* _Available data_

=-=-=

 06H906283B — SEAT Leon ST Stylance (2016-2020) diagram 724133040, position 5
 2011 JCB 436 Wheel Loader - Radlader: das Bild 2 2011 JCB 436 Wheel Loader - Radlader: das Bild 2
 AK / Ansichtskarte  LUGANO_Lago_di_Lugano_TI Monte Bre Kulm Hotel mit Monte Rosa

=-=-=

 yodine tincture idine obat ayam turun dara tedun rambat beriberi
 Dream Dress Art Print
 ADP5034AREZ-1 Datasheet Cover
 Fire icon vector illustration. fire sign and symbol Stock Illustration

=-=-=

* _Task directions_
Among the entries above, copy exactly only the lines starting with the one containing "yodine tincture idine" and going through the one containing "Fire icon vector", both ends included.

* _Task answer_
 yodine tincture idine obat ayam turun dara tedun rambat beriberi
 Dream Dress Art Print
 ADP5034AREZ-1 Datasheet Cover
 Fire icon vector illustration. fire sign and symbol Stock Illustration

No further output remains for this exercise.